Step 7: Evaluate Nyx's perormance between (1) baseline, (2) previous, and (3) ours

cd $TEST_HOME/Nyx/Exec/LyA
python3 ./readresults.py test1.txt test2.txt test3.txt test4.txt

Step 8: Evaluate WarpX's perormance between (1) baseline, (2) previous, and (3) ours

cd $TEST_HOME/WarpX/
python3 ./readresults.py test1.txt test2.txt test3.txt test4.txt

The expected results for Nyx’s performance comparison are:

Sample from 10 iterations.
-------------------- Baseline --------------------
Baseline: no compression, no asynchronous write.
Nyx simulation with Baseline solution time: 47.08 seconds
Baseline overhead compared to computation only: 37.2 %
-------------------- Previous --------------------
Baseline: no compression, no asynchronous write.
Nyx simulation with Previous solution time: 47.04 seconds
Previous overhead compared to computation only: 37.1 %
---------------------- Ours ----------------------
Baseline: no compression, no asynchronous write.
Nyx simulation with Our solution time: 37.12 seconds
Ours overhead compared to computation only: 8.2 %
------------------- Improvement ------------------
Our improvement compared to previous: 4.53 times
----------------------- End ----------------------

The expected results for WarpX’s performance comparison are:

Sample from 10 iterations.
-------------------- Baseline --------------------
Baseline: no compression, no asynchronous write.
WarpX simulation with Baseline solution time: 38.74 seconds
Baseline overhead compared to computation only: 121.9 %
-------------------- Previous --------------------
Baseline: no compression, no asynchronous write.
WarpX simulation with Previous solution time: 38.52 seconds
Previous overhead compared to computation only: 120.6 %
---------------------- Ours ----------------------
Baseline: no compression, no asynchronous write.
WarpX simulation with Our solution time: 23.87 seconds
Ours overhead compared to computation only: 36.7 %
------------------- Improvement ------------------
Our improvement compared to previous: 3.29 times
----------------------- End ----------------------

Please note that the performance may vary on different machines and environments. Nevertheless, you should be able to discern the performance improvements our solution offers compared to previous approaches. These results are consistent with our paper's findings. Please be aware that the runtime may vary, particularly when resources are limited. We highly recommend running steps 4, 5, 7, and 8 multiple times to observe consistent results.
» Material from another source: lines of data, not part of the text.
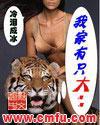 我家有隻大老虎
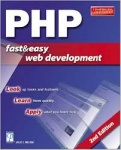 PHP Быстрое и Легкое вэб развитие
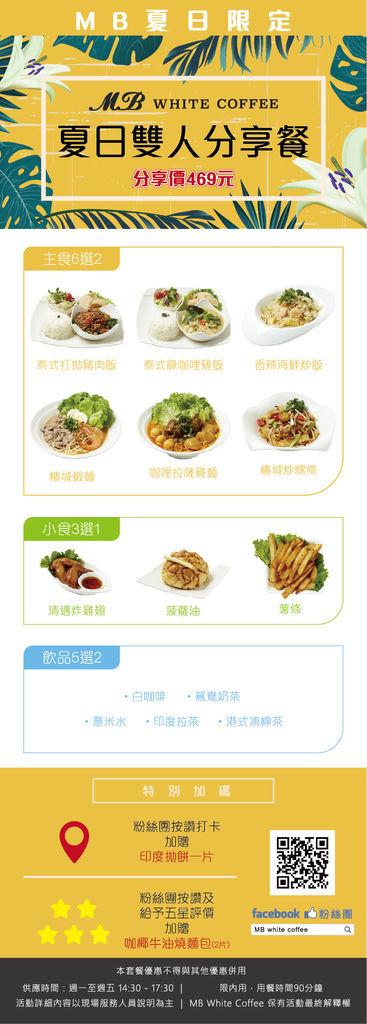 MB 夏日雙人分享餐菜單o-01.jpg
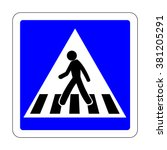 France Pedestrian Crossing Sign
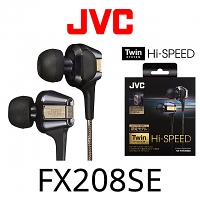 JVC HA-FXT208SE Hi-SPEED Twin System Headphones (Special Edition)
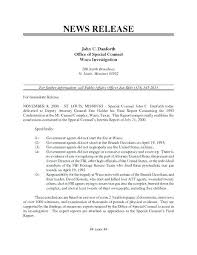 best press release template download best press release template by free doc press release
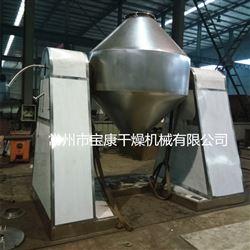SZG系列聚乙烯双锥回转真空干燥机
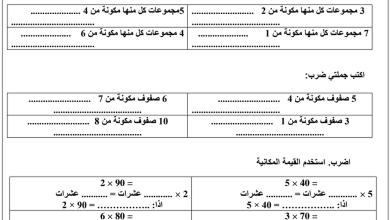 Photo of صف ثالث فصل ثاني تقويم أول رياضيات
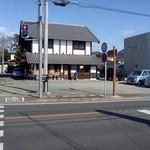 川野屋本店 - 道路の反対側は先日伺った伊東屋珈琲さんでした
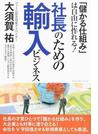 社長のための輸入ビジネス 「儲かる仕組み」は自由に作れる!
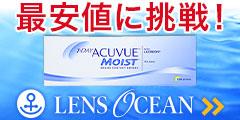 ジョンソン&ジョンソン、アルコン最安値に挑戦!【lens-ocean】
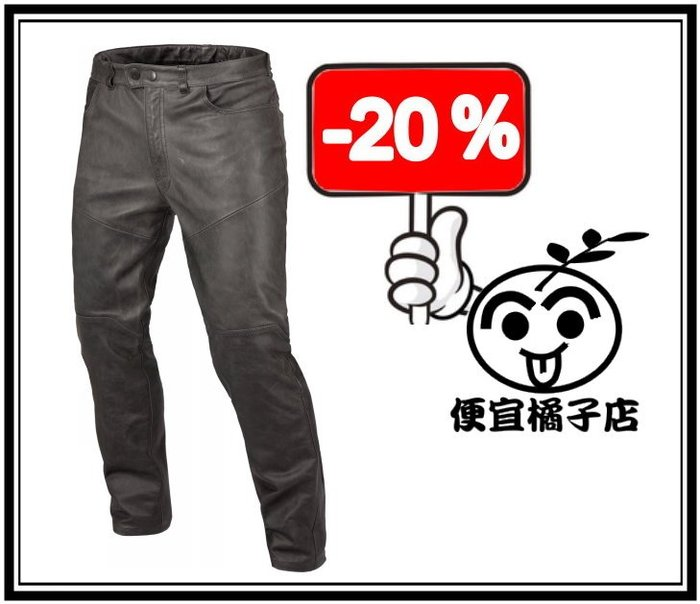 DAINESE皮褲TROPHY VINTAGE休閒皮褲原價15500元現貨現金特價只要12800元(可刷國旅卡)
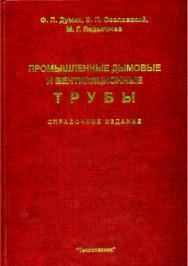Промышленные дымовые и вентиляционные трубы: Справочное издание ISBN 5-98457-010-6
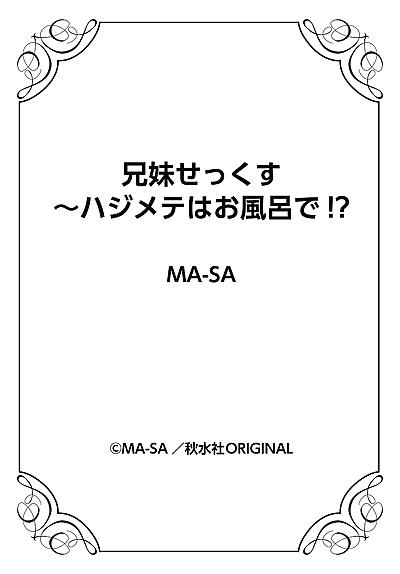 Kyoudai Sex ~Hajimete wa Ofuro de!?~ - part 4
This result is primarily correlated to the main claim of our paper, shown in Figure 9. When comparing the relative overhead with both the original and previous solutions, our approach effectively enhances the end-to-end performance of the simulation.

Additionally: (1) You can adjust the number of simulation iterations by modifying "max_step = 10" in "EuroSys-AsyncSchedule4IO/Nyx/Exec/LyA/inputs" for Nyx, or "max_step = 10" in "EuroSys-AsyncSchedule4IO/WarpX/inputs.", and re-run steps 4, 5, 7, and 8. You should observe consistent performance improvements, regardless of the number of simulation iterations, as shown in Figure 10. (2) you can modify the number of processes by changing all parameters of "-np 16" in "EuroSys-AsyncSchedule4IO/runnyx.sh" and "EuroSys-AsyncSchedule4IO/runwarpx.sh.", and re-run steps 4, 5, 7, and 8. You should observe consistent performance improvements, regardless of the number of processes, as shown in Figure 11.

Method 2: Build From Source

Minimum system & software libraries requirements

OS: Linux (Ubuntu is recommended)

GPU: Nvidia GPUs with CUDA >= 12.2

Memory: >= 16 GB RAM

Processor: >= 8 cores

gcc/9.4.0 (or 9.3.0)

cmake (>= 3.23)

OpenMPI/4.1.1 (install scripts provided, or spectrum-mpi)

python/3.8

hdf5/1.12.2 (install scripts provided)

Step 1: Download our code and set up environmental variables (1 mins)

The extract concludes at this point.